# [PASSAGE]

────────────────────────────────────────

Last month, we shared that 2025 would be the year AI search reaches mainstream audiences. As of February, we're observing a noticeable trend: Google's market share is beginning to decline, while AI-driven searches are gaining significant traction, now accounting for over 5% of total visitors. We anticipate this growth will continue in the coming months.
Concurrently, more publishers are expressing concerns about how AI search is impacting their revenue. This is a critical moment for publishers to evaluate their digital strategies and explore new ways to ensure their content is fairly valued and compensated within the AI internet.
The good news is that Thomson Reuters has won the first AI fair use lawsuit against ROSS Intelligence, a legal AI search platform. This marks a significant victory for the publishing industry and could set a precedent for future legal battles.
Key Trends in AI Search
AI search's extremely low CTR : AI companies rarely disclose their click-through rates, but Tollbit’s latest bot report reveals a crucial insight—AI-driven searches currently have shockingly low CTRs, just 0.3%–0.7%, compared to traditional Google search at 8.63%. This suggests that traffic from AI-powered search results could drop by 𝗼𝘃𝗲𝗿 𝟵𝟬%, drastically reducing the number of visitors websites can expect.
Google's AI search expansion: Google is aggressively expanding its AI search capabilities. The recently launched “AI” tab in its U.S. search bar signals that AI-driven search is not just an experiment—it’s here to stay.

────────────────────────────────────────

Retype the passage on AI search and publishers in full, word for word. The lines after this text are separate material and not part of it.

────────────────────────────────────────

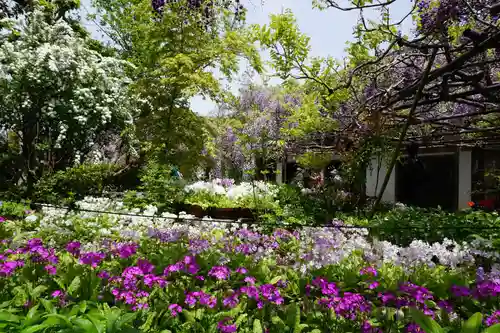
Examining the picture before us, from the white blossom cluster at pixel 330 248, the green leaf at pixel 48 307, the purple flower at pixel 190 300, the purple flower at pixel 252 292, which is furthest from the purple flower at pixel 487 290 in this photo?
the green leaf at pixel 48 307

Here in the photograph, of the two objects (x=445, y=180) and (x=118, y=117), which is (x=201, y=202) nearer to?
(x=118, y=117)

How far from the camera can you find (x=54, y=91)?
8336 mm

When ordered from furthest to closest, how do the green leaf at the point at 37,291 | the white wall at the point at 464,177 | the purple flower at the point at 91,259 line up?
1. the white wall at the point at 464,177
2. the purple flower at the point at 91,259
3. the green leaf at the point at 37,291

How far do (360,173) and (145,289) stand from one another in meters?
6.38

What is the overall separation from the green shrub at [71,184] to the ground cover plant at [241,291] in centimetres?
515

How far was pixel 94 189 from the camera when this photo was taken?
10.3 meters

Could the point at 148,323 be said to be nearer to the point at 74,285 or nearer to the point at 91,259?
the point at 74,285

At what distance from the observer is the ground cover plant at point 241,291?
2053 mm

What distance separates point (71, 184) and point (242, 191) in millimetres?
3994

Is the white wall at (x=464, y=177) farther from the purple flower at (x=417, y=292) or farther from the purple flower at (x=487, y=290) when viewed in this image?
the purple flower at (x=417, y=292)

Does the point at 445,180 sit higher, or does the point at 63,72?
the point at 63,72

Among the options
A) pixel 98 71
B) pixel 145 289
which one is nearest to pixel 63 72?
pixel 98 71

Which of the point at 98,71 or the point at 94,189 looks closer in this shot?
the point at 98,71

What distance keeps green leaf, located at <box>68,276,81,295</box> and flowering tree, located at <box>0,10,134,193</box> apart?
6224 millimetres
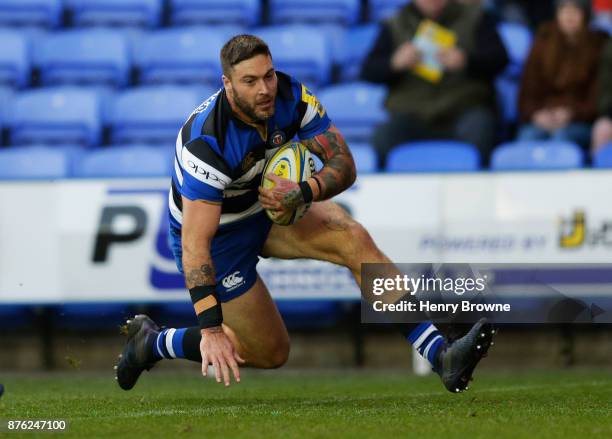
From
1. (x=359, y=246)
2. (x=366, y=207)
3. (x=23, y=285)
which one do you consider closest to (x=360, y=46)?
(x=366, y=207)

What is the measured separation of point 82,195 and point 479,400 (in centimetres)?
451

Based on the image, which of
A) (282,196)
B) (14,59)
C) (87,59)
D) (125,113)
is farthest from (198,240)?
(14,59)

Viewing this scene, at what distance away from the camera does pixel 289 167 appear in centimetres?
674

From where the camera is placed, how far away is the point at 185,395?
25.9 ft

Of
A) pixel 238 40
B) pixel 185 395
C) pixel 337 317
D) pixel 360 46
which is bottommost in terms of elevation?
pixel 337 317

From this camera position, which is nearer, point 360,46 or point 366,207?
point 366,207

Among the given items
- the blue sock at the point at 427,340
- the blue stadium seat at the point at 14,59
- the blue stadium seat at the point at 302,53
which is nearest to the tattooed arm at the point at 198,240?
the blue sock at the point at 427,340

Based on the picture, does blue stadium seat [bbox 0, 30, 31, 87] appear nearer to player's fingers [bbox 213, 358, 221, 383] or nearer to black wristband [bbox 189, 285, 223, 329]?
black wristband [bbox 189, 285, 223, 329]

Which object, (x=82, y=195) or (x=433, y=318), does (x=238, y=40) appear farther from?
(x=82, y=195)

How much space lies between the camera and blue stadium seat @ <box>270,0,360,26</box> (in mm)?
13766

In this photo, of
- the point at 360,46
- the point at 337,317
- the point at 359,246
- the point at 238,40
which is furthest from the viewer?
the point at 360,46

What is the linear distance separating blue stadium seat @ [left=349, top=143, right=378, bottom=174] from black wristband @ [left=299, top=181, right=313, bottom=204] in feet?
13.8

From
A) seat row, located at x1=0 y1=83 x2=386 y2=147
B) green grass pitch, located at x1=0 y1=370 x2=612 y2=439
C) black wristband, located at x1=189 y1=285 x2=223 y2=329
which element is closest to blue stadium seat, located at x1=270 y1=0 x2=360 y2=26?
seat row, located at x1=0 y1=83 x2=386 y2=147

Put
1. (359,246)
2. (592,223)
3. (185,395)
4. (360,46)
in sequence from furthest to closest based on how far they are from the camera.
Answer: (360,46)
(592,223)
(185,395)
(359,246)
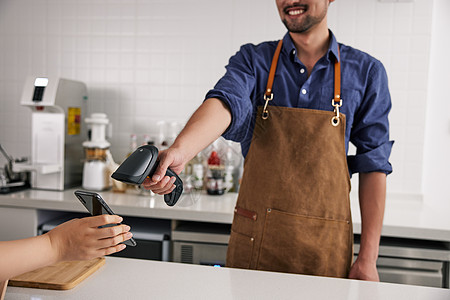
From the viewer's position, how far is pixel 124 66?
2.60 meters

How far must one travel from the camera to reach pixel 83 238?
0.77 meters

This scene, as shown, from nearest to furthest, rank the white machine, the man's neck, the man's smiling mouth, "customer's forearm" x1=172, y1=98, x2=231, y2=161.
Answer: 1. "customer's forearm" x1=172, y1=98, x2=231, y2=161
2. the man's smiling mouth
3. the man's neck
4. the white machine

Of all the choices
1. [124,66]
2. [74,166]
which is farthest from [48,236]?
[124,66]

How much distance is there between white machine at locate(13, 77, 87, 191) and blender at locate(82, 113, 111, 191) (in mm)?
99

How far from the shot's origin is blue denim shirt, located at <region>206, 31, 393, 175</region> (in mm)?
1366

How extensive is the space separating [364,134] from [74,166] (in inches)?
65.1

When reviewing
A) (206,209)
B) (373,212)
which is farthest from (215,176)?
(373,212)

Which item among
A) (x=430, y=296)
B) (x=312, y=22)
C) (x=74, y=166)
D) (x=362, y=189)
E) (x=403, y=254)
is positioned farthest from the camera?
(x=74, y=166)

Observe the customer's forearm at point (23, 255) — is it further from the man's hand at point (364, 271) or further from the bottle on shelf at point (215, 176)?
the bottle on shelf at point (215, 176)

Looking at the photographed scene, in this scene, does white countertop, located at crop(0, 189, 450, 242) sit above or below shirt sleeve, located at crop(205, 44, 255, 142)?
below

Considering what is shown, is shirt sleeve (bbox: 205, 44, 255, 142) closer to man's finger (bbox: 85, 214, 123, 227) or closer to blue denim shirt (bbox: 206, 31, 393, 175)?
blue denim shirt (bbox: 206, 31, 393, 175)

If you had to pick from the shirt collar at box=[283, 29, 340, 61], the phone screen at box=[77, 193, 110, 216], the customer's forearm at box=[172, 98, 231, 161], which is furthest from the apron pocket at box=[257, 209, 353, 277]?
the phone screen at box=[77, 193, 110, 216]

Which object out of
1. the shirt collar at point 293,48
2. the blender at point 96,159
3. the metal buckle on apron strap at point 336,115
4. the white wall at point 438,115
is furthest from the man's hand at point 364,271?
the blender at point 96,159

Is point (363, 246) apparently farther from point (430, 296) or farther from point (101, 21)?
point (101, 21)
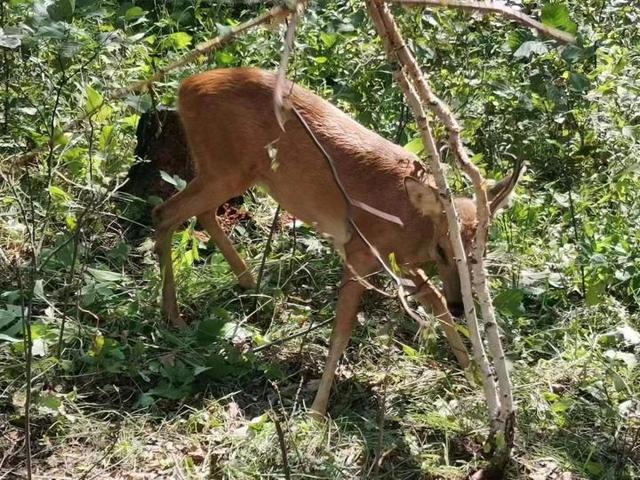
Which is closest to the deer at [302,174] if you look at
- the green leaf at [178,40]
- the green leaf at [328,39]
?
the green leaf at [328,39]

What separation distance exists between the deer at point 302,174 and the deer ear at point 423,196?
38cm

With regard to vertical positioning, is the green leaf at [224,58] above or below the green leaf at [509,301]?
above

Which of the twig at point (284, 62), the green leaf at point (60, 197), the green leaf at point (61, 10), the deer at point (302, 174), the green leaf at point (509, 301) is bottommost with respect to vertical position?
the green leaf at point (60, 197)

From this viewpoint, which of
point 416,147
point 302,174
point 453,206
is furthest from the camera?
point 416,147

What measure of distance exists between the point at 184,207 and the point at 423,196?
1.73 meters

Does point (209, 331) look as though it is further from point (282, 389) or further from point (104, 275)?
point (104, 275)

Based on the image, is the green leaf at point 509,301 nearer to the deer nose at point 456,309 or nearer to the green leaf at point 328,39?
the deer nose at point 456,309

────────────────────────────────────────

# [COMPLETED TASK]
Last month, we shared that 2025 would be the year AI search reaches mainstream audiences. As of February, we're observing a noticeable trend: Google's market share is beginning to decline, while AI-driven searches are gaining significant traction, now accounting for over 5% of total visitors. We anticipate this growth will continue in the coming months.
Concurrently, more publishers are expressing concerns about how AI search is impacting their revenue. This is a critical moment for publishers to evaluate their digital strategies and explore new ways to ensure their content is fairly valued and compensated within the AI internet.
The good news is that Thomson Reuters has won the first AI fair use lawsuit against ROSS Intelligence, a legal AI search platform. This marks a significant victory for the publishing industry and could set a precedent for future legal battles.
Key Trends in AI Search
AI search's extremely low CTR : AI companies rarely disclose their click-through rates, but Tollbit’s latest bot report reveals a crucial insight—AI-driven searches currently have shockingly low CTRs, just 0.3%–0.7%, compared to traditional Google search at 8.63%. This suggests that traffic from AI-powered search results could drop by 𝗼𝘃𝗲𝗿 𝟵𝟬%, drastically reducing the number of visitors websites can expect.
Google's AI search expansion: Google is aggressively expanding its AI search capabilities. The recently launched “AI” tab in its U.S. search bar signals that AI-driven search is not just an experiment—it’s here to stay.